Text for analysis >>
+++++
Myelin is the sheathing that surrounds each and every nerve cell, allowing their electrochemical signals to correctly pass through the cell to their intended targets. Without this shielding, signals get lost and that leads to all sorts of neurological disorders. The most common of these is Multiple Sclerosis, or MS.

Photo courtesy the University of Rochester

The University of Rochester is doing a lot of work with myelin, including recently proving that stem cells found within the “white matter” part of the brain are responsible for creating myelin naturally. But today, boffins announce that they’ve been able to produce myelin by converting skin cells into human induced pluripotent stem cells (hiPSC) cells capable of producing myelin and repairing damage to brains. At least, in mice, that is. Why couldn’t the white matter cells have been used in the same fashion? It turns out, that gets more complicated than they anticipated:

The source of the myelin cells in the brain and spinal cord is cell type called the oligodendrocyte. Oligodendrocytes are, in turn, the offspring of another cell called the oligodendrocyte progenitor cell, or OPC.  Myelin disorders have long been considered a potential target for cell-based therapies. Scientists have theorized that if healthy OPCs could be successfully transplanted into the diseased or injured brain, then these cells might be able to produce new oligodendrocytes capable of restoring lost myelin, thereby reversing the damage caused by these diseases.
+++++
Work required >> According to the passage on myelin, which cell type is the source of the myelin cells in the brain and spinal cord?

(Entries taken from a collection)
+++++
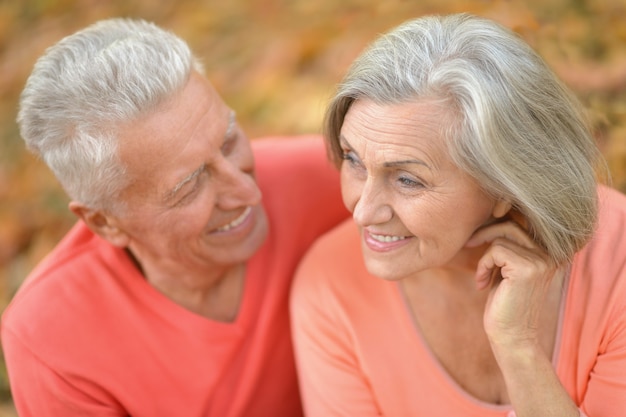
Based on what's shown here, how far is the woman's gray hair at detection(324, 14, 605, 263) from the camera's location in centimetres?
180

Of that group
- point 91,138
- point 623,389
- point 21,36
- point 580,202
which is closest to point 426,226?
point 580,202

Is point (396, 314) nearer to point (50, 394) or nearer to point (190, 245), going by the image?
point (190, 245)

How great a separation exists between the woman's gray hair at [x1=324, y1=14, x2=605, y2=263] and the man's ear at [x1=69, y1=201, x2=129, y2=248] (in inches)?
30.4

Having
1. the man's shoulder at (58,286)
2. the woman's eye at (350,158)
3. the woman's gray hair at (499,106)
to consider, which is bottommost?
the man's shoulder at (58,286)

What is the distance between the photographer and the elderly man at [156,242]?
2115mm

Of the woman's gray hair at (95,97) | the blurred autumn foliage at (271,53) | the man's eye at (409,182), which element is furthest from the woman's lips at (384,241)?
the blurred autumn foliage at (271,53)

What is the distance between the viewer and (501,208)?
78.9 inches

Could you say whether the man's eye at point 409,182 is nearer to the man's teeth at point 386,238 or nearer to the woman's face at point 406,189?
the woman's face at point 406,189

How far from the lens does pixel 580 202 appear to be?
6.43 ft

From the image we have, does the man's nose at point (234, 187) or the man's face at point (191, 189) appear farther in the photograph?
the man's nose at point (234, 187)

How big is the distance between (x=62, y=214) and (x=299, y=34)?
+++++
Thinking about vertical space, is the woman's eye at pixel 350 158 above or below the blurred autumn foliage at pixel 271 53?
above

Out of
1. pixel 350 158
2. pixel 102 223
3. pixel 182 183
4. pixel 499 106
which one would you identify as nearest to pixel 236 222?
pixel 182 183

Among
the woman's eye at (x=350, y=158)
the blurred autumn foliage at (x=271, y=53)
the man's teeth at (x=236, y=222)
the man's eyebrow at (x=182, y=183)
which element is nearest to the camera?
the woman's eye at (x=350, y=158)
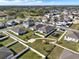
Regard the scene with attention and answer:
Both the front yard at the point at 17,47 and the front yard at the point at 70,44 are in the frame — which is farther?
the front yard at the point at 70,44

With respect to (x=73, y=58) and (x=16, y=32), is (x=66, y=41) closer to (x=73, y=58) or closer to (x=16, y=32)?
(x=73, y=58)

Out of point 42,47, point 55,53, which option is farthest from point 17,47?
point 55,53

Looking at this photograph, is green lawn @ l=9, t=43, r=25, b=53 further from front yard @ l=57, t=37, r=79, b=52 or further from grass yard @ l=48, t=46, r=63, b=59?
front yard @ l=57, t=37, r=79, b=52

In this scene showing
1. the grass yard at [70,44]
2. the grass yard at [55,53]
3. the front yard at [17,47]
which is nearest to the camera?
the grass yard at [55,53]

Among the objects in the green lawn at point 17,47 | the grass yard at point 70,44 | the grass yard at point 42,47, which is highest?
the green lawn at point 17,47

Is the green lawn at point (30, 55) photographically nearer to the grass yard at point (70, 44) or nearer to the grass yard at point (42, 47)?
+++++
Solution for this exercise >> The oligodendrocyte.